Monday, February 1 – The Archives and Records Management Unit has confirmed that the Virgin Islands experienced a tsunami more than a century ago.

Responding to the queries about whether the Virgin Islands ever experienced a tsunami that were prompted by the devastating January 12 earthquake that shook Haiti, the department has shared a report that was recorded in the Harper’s Weekly newspaper dated November 30, 1867.

 

According to the Chief Records Management Officer, Mrs. Verna Penn Moll, the report titled, The West India Flood reads, “One of those terrible hurricanes which occasionally occur in the tropics has lately passed across the Gulf of Mexico, laying waste portions of Texas and Mexico, and devastating many of the islands in the West India group. Galveston, Texas was very much damaged…two houses were left standing in Clarksville; and Bagdad was entirely blown and washed away.”
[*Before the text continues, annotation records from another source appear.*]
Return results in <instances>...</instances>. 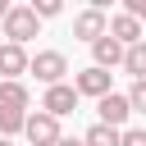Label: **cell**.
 Returning <instances> with one entry per match:
<instances>
[{
	"instance_id": "obj_6",
	"label": "cell",
	"mask_w": 146,
	"mask_h": 146,
	"mask_svg": "<svg viewBox=\"0 0 146 146\" xmlns=\"http://www.w3.org/2000/svg\"><path fill=\"white\" fill-rule=\"evenodd\" d=\"M41 110H46L50 119H64V114H73V110H78V91H73V82L46 87V96H41Z\"/></svg>"
},
{
	"instance_id": "obj_2",
	"label": "cell",
	"mask_w": 146,
	"mask_h": 146,
	"mask_svg": "<svg viewBox=\"0 0 146 146\" xmlns=\"http://www.w3.org/2000/svg\"><path fill=\"white\" fill-rule=\"evenodd\" d=\"M27 73H32L36 82H46V87H59L64 73H68V59H64V50H36V55L27 59Z\"/></svg>"
},
{
	"instance_id": "obj_21",
	"label": "cell",
	"mask_w": 146,
	"mask_h": 146,
	"mask_svg": "<svg viewBox=\"0 0 146 146\" xmlns=\"http://www.w3.org/2000/svg\"><path fill=\"white\" fill-rule=\"evenodd\" d=\"M0 146H14V141H9V137H0Z\"/></svg>"
},
{
	"instance_id": "obj_5",
	"label": "cell",
	"mask_w": 146,
	"mask_h": 146,
	"mask_svg": "<svg viewBox=\"0 0 146 146\" xmlns=\"http://www.w3.org/2000/svg\"><path fill=\"white\" fill-rule=\"evenodd\" d=\"M105 27H110V18H105V9H96V5H87V9L73 18V36H78V41H87V46H91V41H100V36H105Z\"/></svg>"
},
{
	"instance_id": "obj_12",
	"label": "cell",
	"mask_w": 146,
	"mask_h": 146,
	"mask_svg": "<svg viewBox=\"0 0 146 146\" xmlns=\"http://www.w3.org/2000/svg\"><path fill=\"white\" fill-rule=\"evenodd\" d=\"M123 73H132V82L146 78V41H137V46L123 50Z\"/></svg>"
},
{
	"instance_id": "obj_11",
	"label": "cell",
	"mask_w": 146,
	"mask_h": 146,
	"mask_svg": "<svg viewBox=\"0 0 146 146\" xmlns=\"http://www.w3.org/2000/svg\"><path fill=\"white\" fill-rule=\"evenodd\" d=\"M27 105H32V91H27L23 82H0V110H18V114H27Z\"/></svg>"
},
{
	"instance_id": "obj_8",
	"label": "cell",
	"mask_w": 146,
	"mask_h": 146,
	"mask_svg": "<svg viewBox=\"0 0 146 146\" xmlns=\"http://www.w3.org/2000/svg\"><path fill=\"white\" fill-rule=\"evenodd\" d=\"M105 32H110V36H114V41H119L123 50H128V46H137V41H146V27H141V23L132 18V14H123V9H119V14L110 18V27H105Z\"/></svg>"
},
{
	"instance_id": "obj_19",
	"label": "cell",
	"mask_w": 146,
	"mask_h": 146,
	"mask_svg": "<svg viewBox=\"0 0 146 146\" xmlns=\"http://www.w3.org/2000/svg\"><path fill=\"white\" fill-rule=\"evenodd\" d=\"M55 146H82V137H59Z\"/></svg>"
},
{
	"instance_id": "obj_20",
	"label": "cell",
	"mask_w": 146,
	"mask_h": 146,
	"mask_svg": "<svg viewBox=\"0 0 146 146\" xmlns=\"http://www.w3.org/2000/svg\"><path fill=\"white\" fill-rule=\"evenodd\" d=\"M5 14H9V0H0V23H5Z\"/></svg>"
},
{
	"instance_id": "obj_15",
	"label": "cell",
	"mask_w": 146,
	"mask_h": 146,
	"mask_svg": "<svg viewBox=\"0 0 146 146\" xmlns=\"http://www.w3.org/2000/svg\"><path fill=\"white\" fill-rule=\"evenodd\" d=\"M123 96H128V110H132V114H146V78H141V82H132Z\"/></svg>"
},
{
	"instance_id": "obj_4",
	"label": "cell",
	"mask_w": 146,
	"mask_h": 146,
	"mask_svg": "<svg viewBox=\"0 0 146 146\" xmlns=\"http://www.w3.org/2000/svg\"><path fill=\"white\" fill-rule=\"evenodd\" d=\"M114 73H105V68H96V64H87L82 73H73V91H78V100L82 96H91V100H100V96H110L114 87Z\"/></svg>"
},
{
	"instance_id": "obj_10",
	"label": "cell",
	"mask_w": 146,
	"mask_h": 146,
	"mask_svg": "<svg viewBox=\"0 0 146 146\" xmlns=\"http://www.w3.org/2000/svg\"><path fill=\"white\" fill-rule=\"evenodd\" d=\"M91 59H96V68H105V73H110L114 64H123V46H119V41L105 32L100 41H91Z\"/></svg>"
},
{
	"instance_id": "obj_14",
	"label": "cell",
	"mask_w": 146,
	"mask_h": 146,
	"mask_svg": "<svg viewBox=\"0 0 146 146\" xmlns=\"http://www.w3.org/2000/svg\"><path fill=\"white\" fill-rule=\"evenodd\" d=\"M23 123H27V114H18V110H0V137H18Z\"/></svg>"
},
{
	"instance_id": "obj_18",
	"label": "cell",
	"mask_w": 146,
	"mask_h": 146,
	"mask_svg": "<svg viewBox=\"0 0 146 146\" xmlns=\"http://www.w3.org/2000/svg\"><path fill=\"white\" fill-rule=\"evenodd\" d=\"M123 14H132V18L146 27V0H128V5H123Z\"/></svg>"
},
{
	"instance_id": "obj_3",
	"label": "cell",
	"mask_w": 146,
	"mask_h": 146,
	"mask_svg": "<svg viewBox=\"0 0 146 146\" xmlns=\"http://www.w3.org/2000/svg\"><path fill=\"white\" fill-rule=\"evenodd\" d=\"M23 137L32 146H55L64 132H59V119H50L46 110H27V123H23Z\"/></svg>"
},
{
	"instance_id": "obj_16",
	"label": "cell",
	"mask_w": 146,
	"mask_h": 146,
	"mask_svg": "<svg viewBox=\"0 0 146 146\" xmlns=\"http://www.w3.org/2000/svg\"><path fill=\"white\" fill-rule=\"evenodd\" d=\"M27 9H32V14H36V18H55V14H59V9H64V5H59V0H32V5H27Z\"/></svg>"
},
{
	"instance_id": "obj_1",
	"label": "cell",
	"mask_w": 146,
	"mask_h": 146,
	"mask_svg": "<svg viewBox=\"0 0 146 146\" xmlns=\"http://www.w3.org/2000/svg\"><path fill=\"white\" fill-rule=\"evenodd\" d=\"M5 36H9V46H27L32 36H41V18L27 9V5H9V14H5Z\"/></svg>"
},
{
	"instance_id": "obj_7",
	"label": "cell",
	"mask_w": 146,
	"mask_h": 146,
	"mask_svg": "<svg viewBox=\"0 0 146 146\" xmlns=\"http://www.w3.org/2000/svg\"><path fill=\"white\" fill-rule=\"evenodd\" d=\"M96 114H100V123H105V128L123 132V123H128V114H132V110H128V96H123V91H110V96H100V100H96Z\"/></svg>"
},
{
	"instance_id": "obj_9",
	"label": "cell",
	"mask_w": 146,
	"mask_h": 146,
	"mask_svg": "<svg viewBox=\"0 0 146 146\" xmlns=\"http://www.w3.org/2000/svg\"><path fill=\"white\" fill-rule=\"evenodd\" d=\"M27 59H32V55H27L23 46H9V41H5V46H0V82H23Z\"/></svg>"
},
{
	"instance_id": "obj_13",
	"label": "cell",
	"mask_w": 146,
	"mask_h": 146,
	"mask_svg": "<svg viewBox=\"0 0 146 146\" xmlns=\"http://www.w3.org/2000/svg\"><path fill=\"white\" fill-rule=\"evenodd\" d=\"M82 146H119V132L105 128V123H91V128L82 132Z\"/></svg>"
},
{
	"instance_id": "obj_17",
	"label": "cell",
	"mask_w": 146,
	"mask_h": 146,
	"mask_svg": "<svg viewBox=\"0 0 146 146\" xmlns=\"http://www.w3.org/2000/svg\"><path fill=\"white\" fill-rule=\"evenodd\" d=\"M119 146H146V128H123L119 132Z\"/></svg>"
}]
</instances>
The report continued, “In Santo Domingo the capital was desolated, and two hundred lives lost; and nearly all the shipping was wrecked.  In St. Thomas over sixty vessels were destroyed.  The island of Tortola was partly inundated and several persons were drowned, but the island was not submerged and 10,000 lives lost, as was first reported.”
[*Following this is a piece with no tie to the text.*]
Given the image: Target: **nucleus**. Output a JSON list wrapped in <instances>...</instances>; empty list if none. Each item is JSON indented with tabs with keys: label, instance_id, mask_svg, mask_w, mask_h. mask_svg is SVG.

Mrs. Penn Moll shared with the Department of Information and Public Relations that it is well documented elsewhere that the disaster was in fact a tsunami, which hit the Caribbean on November 17, 1867.  The European Geosciences Union and the United States Geological Survey (USGS) – Science for a Changing World have done extensive studies on the Virgin Islands Tsunami of 1867. 

Mrs. Moll added, “The article and a photograph showing the devastation on Tortola in 1867 are on display at the Archives and Records Management Unit located upstairs the Burhym Building in Road Town.

The Public Information and Education Sub-Committee of the National Disaster Management Council will focus further on earthquakes and tsunamis in the month of March. 

The Archives and Records Management Programme was established in April, 2004 in the Deputy Governor’s Office. Its objective is to encourage proper records management in Government and to develop a comprehensive archives and records management programme.